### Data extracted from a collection
########

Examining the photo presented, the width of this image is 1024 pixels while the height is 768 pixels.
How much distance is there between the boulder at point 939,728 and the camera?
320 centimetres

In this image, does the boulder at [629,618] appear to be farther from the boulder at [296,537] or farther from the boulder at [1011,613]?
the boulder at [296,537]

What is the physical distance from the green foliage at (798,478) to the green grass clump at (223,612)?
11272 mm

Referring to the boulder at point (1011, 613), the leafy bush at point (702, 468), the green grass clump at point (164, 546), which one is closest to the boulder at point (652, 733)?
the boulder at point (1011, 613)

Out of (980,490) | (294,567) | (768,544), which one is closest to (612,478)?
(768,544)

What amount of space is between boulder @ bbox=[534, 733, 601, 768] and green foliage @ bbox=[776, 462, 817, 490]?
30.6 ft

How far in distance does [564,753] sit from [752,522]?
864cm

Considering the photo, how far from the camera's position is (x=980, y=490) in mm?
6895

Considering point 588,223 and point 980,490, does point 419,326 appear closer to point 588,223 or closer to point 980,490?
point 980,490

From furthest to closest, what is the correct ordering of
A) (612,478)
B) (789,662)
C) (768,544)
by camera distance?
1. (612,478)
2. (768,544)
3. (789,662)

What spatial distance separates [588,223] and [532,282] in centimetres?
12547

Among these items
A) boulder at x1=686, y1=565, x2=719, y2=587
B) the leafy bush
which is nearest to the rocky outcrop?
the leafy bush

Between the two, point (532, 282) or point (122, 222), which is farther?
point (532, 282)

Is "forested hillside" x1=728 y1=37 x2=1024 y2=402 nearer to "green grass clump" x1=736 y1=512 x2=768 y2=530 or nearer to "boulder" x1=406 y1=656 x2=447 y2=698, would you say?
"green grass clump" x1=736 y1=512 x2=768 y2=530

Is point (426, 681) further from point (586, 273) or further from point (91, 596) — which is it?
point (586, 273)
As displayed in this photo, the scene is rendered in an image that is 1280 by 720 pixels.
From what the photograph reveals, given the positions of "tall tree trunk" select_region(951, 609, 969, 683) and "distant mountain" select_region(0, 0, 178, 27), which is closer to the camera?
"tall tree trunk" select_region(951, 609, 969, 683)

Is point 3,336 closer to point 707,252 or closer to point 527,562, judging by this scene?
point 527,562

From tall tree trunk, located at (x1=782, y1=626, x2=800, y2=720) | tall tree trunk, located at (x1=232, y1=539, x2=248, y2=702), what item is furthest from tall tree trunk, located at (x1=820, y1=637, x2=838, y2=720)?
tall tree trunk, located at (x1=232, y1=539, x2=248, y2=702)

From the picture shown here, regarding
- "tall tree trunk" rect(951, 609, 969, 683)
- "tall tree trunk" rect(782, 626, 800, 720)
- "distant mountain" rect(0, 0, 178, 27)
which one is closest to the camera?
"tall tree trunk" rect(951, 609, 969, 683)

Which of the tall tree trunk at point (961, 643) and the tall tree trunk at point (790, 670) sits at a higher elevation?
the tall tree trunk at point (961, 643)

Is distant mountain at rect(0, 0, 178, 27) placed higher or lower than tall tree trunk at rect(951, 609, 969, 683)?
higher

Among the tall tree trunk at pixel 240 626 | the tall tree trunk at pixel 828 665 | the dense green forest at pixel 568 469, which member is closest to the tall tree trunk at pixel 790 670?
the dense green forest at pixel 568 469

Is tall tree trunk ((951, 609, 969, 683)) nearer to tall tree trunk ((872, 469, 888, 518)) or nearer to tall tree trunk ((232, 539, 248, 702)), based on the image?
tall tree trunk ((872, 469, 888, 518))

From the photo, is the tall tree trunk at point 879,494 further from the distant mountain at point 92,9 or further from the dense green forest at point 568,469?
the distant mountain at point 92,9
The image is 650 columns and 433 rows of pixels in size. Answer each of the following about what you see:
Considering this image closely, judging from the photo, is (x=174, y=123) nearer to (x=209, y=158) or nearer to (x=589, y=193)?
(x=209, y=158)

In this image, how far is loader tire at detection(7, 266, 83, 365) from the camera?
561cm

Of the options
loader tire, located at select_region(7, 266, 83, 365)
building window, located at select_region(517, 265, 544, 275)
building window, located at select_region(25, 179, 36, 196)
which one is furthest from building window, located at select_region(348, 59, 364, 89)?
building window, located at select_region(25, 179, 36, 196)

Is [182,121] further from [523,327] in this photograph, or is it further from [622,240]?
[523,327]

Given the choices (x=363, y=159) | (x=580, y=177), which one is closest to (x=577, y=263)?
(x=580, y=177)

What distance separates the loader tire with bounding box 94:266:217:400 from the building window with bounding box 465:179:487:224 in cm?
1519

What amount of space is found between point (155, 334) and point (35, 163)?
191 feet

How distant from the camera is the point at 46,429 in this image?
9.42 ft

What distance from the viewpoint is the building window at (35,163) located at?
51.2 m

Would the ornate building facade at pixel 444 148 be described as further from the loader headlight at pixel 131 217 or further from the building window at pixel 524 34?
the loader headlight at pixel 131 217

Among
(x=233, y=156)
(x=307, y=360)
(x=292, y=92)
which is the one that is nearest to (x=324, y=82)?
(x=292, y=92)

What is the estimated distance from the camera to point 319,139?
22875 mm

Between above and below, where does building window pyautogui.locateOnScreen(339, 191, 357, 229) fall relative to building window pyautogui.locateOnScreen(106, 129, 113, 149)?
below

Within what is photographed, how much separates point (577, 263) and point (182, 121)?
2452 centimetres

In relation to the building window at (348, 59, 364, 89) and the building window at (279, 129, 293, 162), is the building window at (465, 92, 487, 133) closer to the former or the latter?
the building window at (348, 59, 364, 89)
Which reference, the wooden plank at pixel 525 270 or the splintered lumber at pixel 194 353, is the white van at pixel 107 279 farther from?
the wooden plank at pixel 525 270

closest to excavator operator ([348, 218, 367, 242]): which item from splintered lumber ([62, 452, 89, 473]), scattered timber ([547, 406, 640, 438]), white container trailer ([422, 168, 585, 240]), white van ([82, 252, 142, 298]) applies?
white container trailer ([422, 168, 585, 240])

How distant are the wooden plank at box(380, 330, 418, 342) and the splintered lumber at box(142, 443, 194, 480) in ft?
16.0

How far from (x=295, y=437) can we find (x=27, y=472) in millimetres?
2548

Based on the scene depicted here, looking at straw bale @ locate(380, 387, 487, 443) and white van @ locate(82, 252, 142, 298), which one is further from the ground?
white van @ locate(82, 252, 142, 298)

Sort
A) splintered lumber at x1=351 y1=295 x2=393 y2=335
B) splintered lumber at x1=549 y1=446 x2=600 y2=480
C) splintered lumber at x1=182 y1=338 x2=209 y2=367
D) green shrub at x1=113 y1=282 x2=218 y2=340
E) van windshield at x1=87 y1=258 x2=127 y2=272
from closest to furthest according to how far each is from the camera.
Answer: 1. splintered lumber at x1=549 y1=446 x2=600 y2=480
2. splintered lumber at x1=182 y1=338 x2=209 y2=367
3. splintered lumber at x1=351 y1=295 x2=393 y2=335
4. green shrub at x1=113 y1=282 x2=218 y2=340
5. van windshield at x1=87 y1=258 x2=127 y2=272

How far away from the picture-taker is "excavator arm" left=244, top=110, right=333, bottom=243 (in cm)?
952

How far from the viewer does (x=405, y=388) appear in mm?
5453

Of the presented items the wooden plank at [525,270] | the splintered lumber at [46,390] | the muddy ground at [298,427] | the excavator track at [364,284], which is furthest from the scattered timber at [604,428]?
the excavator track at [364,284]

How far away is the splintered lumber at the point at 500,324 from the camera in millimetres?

########

### What the task requires
Reproduce word for word the part of the records that opens with the line containing "Of the presented" and runs through the end of the records.

### Exercise answer
Of the presented items the wooden plank at [525,270] | the splintered lumber at [46,390] | the muddy ground at [298,427] | the excavator track at [364,284], which is furthest from the scattered timber at [604,428]?
the excavator track at [364,284]

How far away is the splintered lumber at the point at 500,324 from the camera in millimetres?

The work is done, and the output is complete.